* [WHAT IS ASKED]: Please repeat all of the listing exactly.

* [RECORDS FOR THE EXERCISE]:
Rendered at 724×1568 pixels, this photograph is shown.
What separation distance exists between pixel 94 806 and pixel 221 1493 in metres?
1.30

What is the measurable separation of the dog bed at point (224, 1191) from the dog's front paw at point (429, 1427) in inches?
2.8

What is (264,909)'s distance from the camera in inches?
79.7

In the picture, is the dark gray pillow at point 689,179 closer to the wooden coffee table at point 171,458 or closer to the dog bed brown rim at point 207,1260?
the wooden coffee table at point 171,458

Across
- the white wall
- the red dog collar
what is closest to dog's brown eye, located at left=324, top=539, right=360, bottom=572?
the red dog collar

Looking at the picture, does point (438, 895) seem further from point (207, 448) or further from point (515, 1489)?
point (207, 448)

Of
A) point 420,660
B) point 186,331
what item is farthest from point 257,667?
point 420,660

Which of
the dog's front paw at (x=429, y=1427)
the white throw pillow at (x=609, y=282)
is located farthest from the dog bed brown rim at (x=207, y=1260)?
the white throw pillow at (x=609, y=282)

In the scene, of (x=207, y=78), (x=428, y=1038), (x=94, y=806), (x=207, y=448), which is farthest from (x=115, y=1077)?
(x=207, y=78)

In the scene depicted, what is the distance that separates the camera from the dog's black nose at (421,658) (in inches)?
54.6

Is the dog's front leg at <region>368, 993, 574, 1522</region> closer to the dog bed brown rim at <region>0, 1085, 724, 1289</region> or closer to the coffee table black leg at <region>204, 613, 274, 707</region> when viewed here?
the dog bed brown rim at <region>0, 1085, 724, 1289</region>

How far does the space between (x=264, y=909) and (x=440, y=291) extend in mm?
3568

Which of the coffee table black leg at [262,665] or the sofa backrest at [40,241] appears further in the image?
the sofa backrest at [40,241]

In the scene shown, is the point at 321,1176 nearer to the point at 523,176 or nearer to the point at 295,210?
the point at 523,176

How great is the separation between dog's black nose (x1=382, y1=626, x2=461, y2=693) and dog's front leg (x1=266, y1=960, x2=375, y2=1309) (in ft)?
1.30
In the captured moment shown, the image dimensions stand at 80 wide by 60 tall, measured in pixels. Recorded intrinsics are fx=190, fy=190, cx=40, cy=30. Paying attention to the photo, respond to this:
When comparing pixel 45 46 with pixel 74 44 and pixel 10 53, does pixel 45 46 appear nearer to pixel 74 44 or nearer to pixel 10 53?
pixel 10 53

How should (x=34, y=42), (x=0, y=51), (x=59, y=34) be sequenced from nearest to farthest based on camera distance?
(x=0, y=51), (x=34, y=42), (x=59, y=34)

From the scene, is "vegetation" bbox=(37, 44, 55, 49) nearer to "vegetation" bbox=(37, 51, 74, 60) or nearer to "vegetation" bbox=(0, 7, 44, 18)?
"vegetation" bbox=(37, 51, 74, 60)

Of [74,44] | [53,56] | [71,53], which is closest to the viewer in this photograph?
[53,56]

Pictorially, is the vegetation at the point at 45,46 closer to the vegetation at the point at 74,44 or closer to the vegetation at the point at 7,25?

* [OUTPUT OF THE TASK]:
Rendered at 724×1568 pixels, this photograph is shown.
What separation distance exists between pixel 94 806 and pixel 221 1493 in metres?
1.30

What is the measurable separation of the dog bed at point (224, 1191) from the dog's front paw at point (429, 1427) in inches?
2.8

What is (264,909)'s distance from the camera in inches?
79.7

In the picture, is the dark gray pillow at point 689,179 closer to the wooden coffee table at point 171,458 or closer to the dog bed brown rim at point 207,1260?
the wooden coffee table at point 171,458

Across
- the white wall
- the red dog collar
what is closest to dog's brown eye, located at left=324, top=539, right=360, bottom=572?
the red dog collar

Looking at the picture, does point (438, 895) seem further from point (207, 448) or further from point (515, 1489)?
point (207, 448)

Of
A) point 420,660
B) point 186,331
what item is farthest from point 257,667?
point 420,660

Which of
the dog's front paw at (x=429, y=1427)
the white throw pillow at (x=609, y=282)
is located farthest from the dog bed brown rim at (x=207, y=1260)?
the white throw pillow at (x=609, y=282)

In the scene, of (x=207, y=78), (x=428, y=1038), (x=94, y=806), (x=207, y=448), which is farthest from (x=115, y=1077)?
(x=207, y=78)

In the scene depicted, what is the distance that separates the camera from the dog's black nose at (421,658) (in inches)?
54.6

Is the dog's front leg at <region>368, 993, 574, 1522</region> closer to the dog bed brown rim at <region>0, 1085, 724, 1289</region> or closer to the coffee table black leg at <region>204, 613, 274, 707</region> when viewed here?
the dog bed brown rim at <region>0, 1085, 724, 1289</region>

How far does the space between (x=264, y=909) and (x=440, y=291) extend in mm?
3568

Which of the coffee table black leg at [262,665] or the sofa backrest at [40,241] appears further in the image?
the sofa backrest at [40,241]

In the scene shown, is the point at 321,1176 nearer to the point at 523,176 or nearer to the point at 295,210?
the point at 523,176

How great is the separation between dog's black nose (x1=382, y1=626, x2=461, y2=693) and dog's front leg (x1=266, y1=960, x2=375, y2=1309) (in ft)?
1.30
In the captured moment shown, the image dimensions stand at 80 wide by 60 tall, measured in pixels. Recorded intrinsics are fx=190, fy=190, cx=40, cy=30. Paying attention to the photo, respond to this:
When comparing pixel 45 46 with pixel 74 44 and pixel 10 53, does pixel 45 46 appear nearer to pixel 74 44 or nearer to pixel 10 53?
pixel 10 53

How should (x=34, y=42), (x=0, y=51), (x=59, y=34) be sequenced from nearest to farthest based on camera distance?
(x=0, y=51), (x=34, y=42), (x=59, y=34)

From the scene, is "vegetation" bbox=(37, 44, 55, 49) nearer to "vegetation" bbox=(37, 51, 74, 60) or nearer to "vegetation" bbox=(0, 7, 44, 18)?
"vegetation" bbox=(37, 51, 74, 60)

Of [74,44] | [53,56] | [71,53], which is closest to the viewer in this photograph?
[53,56]

Pictorially, is the vegetation at the point at 45,46 closer to the vegetation at the point at 74,44 or closer to the vegetation at the point at 7,25?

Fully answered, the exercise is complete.